- Born: 1941 (age 83–84) Breslau, Germany
- Occupation(s): Actress, singer, director, university lecturer
- Children: Julia Stemberger Katharina Stemberger
- Relatives: Fanny Altenburger (granddaughter)

= Christa Schwertsik =

Austrian singer and actress

Christa Schwertsik (born 1941) is an Austrian singer, actress, director and university lecturer.

== Life and career ==
Schwertsik attended grammar school in Vienna and then studied psychology at the University of Vienna. She received her vocal training from Hedda and Edwin Szamosi and Ruthilde Boesch. She also took acting lessons from Dorothea Neff and Eva Zilcher in Vienna.

As a singer, actress and reciter, she has had numerous appearances and concerts at home and abroad - especially with songs and chansons of the 20th century - at the Berliner Festspiele, Vienna Festival, Bregenzer Festspiele, Wien Modern, Aspekte Salzburg and Almeida Festival London among others, as well as at the Musica Nova Festival Brisbane. Since 1986 she has presented numerous musical and theatrical solo programs. From 1984, Schwertsik taught for many years at the University of Music and Performing Arts Vienna.

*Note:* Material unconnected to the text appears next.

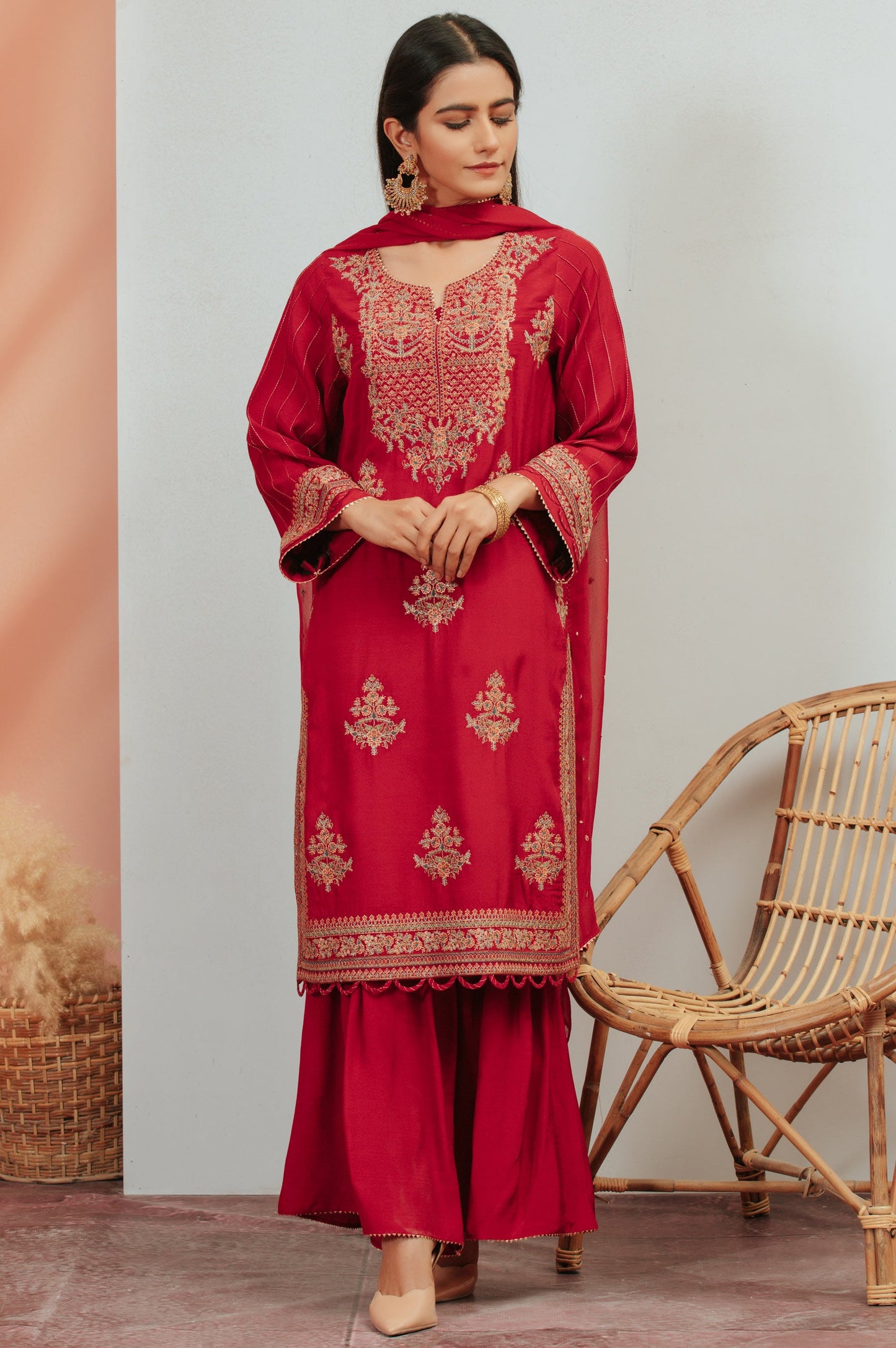 3 Piece Unstitched Embroidered Raw Silk Suit With Chiffon Dupatta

Another focus of her work was family productions, where she took part in theater productions with her daughters Julia and Katharina Stemberger and her husband Kurt Schwertsik. "Liebe in dunklen Zeiten" from Yehoshua Sobol or "Mütter" from Franz Wittenbrink. In addition, she took part in numerous readings, radio and television productions, as well as record and CD recordings and carried out her own directing work.

== Personal life ==
Schwertsik's first marriage was to tropical medicine specialist Heinrich Stemberger. They had three daughters, Julia, Katharina and Ina Stemberger. She married composer Kurt Schwertsik in 1972, with whom she lives and works in Vienna.